» **Requirement**
Format the rows below as a two-column CSV with the headers "query" and "answer," one line per row. Put each text and each answer in its own quoted field, with any line breaks replaced by spaces.

(Spatial reasoning question data)
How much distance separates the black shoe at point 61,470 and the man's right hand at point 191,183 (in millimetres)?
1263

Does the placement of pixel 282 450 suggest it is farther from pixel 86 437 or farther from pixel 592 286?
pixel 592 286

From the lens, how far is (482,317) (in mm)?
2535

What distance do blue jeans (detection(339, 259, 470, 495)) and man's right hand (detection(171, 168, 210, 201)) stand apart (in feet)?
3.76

» **Exercise response**
query,answer
"How much distance separates the black shoe at point 61,470 and the man's right hand at point 191,183 (in millimetres)?","1263"
"Does the placement of pixel 282 450 suggest it is farther from pixel 86 437 or farther from pixel 592 286?","pixel 592 286"
"From the lens, how far is (482,317) (in mm)?","2535"
"What distance do blue jeans (detection(339, 259, 470, 495)) and man's right hand (detection(171, 168, 210, 201)) stand apart (in feet)?","3.76"